Pull request overview

Copilot reviewed 16 out of 17 changed files in this pull request and generated 4 comments.

[Copilot]

The parameter _ int (message ID) is named but unused. Consider removing the parameter name to make it clear it's intentionally ignored, or use the message ID in the notification data for better traceability.

[Copilot]

The response includes session_id which was provided as input by the agent. According to the coding guidelines, tool responses should avoid returning information that the agent already provided. Consider removing this field from responses where the session_id was required as input (postResponse, checkResponse, readResponse, closeResponse, waitResponse).

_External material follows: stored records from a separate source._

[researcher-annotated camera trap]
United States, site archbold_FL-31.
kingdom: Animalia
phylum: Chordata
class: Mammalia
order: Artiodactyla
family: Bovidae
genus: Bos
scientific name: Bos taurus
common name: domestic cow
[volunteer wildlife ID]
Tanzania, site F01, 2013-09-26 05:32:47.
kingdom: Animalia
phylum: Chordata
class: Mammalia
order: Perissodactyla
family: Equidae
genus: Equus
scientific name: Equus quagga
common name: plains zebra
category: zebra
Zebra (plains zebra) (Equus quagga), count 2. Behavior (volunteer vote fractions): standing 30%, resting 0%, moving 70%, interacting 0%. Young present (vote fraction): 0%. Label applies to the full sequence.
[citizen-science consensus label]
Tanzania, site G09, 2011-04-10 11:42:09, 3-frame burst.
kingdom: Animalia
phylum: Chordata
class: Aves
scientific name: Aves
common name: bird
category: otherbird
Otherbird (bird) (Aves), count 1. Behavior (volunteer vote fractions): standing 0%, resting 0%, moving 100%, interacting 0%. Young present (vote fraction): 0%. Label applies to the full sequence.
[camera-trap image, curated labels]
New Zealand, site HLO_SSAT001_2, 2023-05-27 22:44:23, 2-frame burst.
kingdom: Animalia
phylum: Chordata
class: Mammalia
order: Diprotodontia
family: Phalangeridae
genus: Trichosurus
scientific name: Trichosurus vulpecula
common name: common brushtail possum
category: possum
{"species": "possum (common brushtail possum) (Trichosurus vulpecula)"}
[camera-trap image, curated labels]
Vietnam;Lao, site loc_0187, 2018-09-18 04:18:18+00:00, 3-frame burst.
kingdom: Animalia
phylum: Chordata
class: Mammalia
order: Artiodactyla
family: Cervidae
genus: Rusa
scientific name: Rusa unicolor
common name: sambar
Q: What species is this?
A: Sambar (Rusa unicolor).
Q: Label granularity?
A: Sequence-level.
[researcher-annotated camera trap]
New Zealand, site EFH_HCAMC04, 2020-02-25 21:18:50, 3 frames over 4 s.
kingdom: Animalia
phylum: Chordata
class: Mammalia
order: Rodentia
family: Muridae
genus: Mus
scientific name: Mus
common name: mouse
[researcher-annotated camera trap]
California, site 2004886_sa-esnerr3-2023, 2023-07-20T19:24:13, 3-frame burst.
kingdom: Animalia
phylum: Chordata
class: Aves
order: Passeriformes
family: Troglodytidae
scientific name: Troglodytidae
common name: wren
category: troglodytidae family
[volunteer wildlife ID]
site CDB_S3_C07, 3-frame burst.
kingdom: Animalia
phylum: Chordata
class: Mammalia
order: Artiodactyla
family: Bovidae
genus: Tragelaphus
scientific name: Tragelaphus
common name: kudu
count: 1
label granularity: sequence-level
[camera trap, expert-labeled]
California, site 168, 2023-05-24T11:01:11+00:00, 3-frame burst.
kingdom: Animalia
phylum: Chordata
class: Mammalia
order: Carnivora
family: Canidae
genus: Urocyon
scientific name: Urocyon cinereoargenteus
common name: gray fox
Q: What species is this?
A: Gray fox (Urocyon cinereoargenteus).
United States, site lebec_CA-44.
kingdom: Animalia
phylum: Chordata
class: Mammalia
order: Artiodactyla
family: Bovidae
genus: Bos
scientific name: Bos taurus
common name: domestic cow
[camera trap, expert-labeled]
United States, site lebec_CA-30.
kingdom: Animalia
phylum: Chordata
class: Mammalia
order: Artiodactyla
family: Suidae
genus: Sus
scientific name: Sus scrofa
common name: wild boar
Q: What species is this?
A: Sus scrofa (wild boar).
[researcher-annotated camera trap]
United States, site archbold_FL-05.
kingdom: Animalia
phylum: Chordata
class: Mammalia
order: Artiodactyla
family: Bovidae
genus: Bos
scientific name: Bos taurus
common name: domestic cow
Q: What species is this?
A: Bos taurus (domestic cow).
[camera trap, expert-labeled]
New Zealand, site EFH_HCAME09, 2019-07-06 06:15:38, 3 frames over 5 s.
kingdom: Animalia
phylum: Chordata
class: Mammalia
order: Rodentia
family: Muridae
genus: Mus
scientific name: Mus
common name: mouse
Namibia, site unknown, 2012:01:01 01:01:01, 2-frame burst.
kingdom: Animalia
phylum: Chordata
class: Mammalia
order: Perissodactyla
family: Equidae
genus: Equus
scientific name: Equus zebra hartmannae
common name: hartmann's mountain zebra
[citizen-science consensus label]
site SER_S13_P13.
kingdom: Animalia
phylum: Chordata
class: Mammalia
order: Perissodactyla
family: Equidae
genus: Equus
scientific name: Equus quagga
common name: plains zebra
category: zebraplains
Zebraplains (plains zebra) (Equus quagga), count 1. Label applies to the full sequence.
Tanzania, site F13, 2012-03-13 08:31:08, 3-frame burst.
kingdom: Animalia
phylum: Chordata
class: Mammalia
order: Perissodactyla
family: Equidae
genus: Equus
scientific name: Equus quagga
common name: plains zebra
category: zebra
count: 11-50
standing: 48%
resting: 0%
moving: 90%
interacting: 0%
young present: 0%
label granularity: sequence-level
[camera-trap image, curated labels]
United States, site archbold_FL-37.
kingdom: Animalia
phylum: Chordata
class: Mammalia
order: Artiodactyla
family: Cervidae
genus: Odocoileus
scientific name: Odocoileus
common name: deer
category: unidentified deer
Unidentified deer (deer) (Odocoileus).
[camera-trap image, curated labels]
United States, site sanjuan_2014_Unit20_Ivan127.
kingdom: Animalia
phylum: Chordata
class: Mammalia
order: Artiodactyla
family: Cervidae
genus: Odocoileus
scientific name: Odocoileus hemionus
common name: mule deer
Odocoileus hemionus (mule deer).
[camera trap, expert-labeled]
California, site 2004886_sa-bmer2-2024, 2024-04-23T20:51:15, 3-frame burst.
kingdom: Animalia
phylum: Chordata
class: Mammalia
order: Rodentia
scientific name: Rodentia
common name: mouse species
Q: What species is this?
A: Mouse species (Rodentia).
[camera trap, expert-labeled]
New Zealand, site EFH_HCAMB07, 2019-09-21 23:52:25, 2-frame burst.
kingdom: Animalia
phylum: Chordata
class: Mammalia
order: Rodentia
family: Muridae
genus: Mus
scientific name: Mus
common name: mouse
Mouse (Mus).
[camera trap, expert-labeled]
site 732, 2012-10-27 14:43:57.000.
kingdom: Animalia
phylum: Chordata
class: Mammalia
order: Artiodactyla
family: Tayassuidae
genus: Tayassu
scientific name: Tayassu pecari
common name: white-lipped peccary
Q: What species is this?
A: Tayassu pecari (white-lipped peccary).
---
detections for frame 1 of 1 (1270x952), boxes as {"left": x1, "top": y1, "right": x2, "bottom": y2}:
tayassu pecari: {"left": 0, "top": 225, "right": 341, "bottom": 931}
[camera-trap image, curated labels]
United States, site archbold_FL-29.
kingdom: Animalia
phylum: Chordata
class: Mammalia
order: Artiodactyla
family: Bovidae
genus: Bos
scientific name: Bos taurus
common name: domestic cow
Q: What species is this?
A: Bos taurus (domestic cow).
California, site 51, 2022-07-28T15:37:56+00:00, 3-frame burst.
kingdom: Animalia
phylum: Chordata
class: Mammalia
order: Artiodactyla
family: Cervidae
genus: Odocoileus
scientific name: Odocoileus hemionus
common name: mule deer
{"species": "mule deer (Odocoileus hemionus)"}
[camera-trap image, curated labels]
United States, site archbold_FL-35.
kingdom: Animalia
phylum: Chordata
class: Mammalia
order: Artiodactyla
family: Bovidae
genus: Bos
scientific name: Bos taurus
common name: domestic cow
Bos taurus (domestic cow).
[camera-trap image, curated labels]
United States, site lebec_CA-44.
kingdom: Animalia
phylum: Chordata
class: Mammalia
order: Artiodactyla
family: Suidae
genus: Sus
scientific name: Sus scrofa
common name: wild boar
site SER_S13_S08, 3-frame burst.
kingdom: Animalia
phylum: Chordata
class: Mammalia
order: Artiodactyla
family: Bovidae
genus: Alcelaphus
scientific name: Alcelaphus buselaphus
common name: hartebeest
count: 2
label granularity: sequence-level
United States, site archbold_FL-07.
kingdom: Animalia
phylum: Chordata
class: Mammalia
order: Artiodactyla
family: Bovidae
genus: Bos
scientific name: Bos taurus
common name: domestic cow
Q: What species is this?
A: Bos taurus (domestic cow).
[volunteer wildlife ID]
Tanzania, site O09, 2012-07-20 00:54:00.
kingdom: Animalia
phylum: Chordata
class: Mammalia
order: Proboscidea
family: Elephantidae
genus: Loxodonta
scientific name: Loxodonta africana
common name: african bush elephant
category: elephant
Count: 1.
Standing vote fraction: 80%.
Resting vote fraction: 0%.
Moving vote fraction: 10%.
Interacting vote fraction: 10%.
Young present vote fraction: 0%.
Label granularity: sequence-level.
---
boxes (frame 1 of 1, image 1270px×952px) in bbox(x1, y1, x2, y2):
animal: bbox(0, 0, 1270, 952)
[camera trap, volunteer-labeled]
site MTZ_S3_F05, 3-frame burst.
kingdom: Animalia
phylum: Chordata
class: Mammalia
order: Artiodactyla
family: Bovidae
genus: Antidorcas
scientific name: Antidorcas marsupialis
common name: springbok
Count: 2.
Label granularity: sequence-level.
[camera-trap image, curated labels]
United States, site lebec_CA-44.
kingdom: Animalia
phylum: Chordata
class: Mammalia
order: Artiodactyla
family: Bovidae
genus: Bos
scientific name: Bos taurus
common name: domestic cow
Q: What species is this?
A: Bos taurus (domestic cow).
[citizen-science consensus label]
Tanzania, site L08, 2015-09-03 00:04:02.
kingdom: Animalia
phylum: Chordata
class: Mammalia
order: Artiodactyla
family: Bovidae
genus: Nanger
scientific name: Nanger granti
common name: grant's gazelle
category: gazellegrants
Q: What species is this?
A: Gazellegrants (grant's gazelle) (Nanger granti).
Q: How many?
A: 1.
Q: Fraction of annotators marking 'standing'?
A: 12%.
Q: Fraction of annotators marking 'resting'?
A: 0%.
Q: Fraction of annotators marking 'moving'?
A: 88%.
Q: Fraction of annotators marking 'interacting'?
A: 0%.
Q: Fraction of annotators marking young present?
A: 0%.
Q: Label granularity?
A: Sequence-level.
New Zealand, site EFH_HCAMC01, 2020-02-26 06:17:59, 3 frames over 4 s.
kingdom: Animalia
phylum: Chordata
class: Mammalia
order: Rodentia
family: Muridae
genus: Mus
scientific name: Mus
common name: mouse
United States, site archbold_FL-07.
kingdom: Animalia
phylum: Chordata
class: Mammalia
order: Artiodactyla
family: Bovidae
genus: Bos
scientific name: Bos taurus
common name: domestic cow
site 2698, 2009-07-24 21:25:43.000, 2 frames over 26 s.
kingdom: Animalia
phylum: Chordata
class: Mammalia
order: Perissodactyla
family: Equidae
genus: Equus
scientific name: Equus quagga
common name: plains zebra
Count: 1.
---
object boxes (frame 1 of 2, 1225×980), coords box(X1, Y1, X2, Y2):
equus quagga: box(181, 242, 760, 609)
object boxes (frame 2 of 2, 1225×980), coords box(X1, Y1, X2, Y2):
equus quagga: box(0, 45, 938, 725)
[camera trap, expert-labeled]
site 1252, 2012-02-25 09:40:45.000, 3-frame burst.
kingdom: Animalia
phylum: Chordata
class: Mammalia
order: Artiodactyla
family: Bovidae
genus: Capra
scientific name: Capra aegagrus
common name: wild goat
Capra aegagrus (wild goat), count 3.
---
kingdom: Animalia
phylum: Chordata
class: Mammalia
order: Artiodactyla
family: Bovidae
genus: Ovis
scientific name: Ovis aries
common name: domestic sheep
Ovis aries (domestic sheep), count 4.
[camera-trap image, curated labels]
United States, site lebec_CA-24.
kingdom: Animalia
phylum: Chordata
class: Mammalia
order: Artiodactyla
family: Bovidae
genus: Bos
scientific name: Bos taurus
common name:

The session context should be clear from the request.

[Copilot]

The description change from "2-4 concise sentences" to "1-3 concise sentences" makes the think tool more concise, which aligns with the coding guidelines for token efficiency. However, this is a breaking change in behavior that could affect existing workflows. Consider whether this change should be documented in the CHANGELOG.

[Copilot]

The tool description is approximately 550 characters, which exceeds the guideline of <200 characters for tool descriptions. Consider condensing the description to focus on what the tool does, moving workflow details to the Extended Help. For example: "Session-based message exchange between AI agents via shared filesystem. Enables coordination across related projects with structured messages (feature requests, bug reports, API changes, etc.)."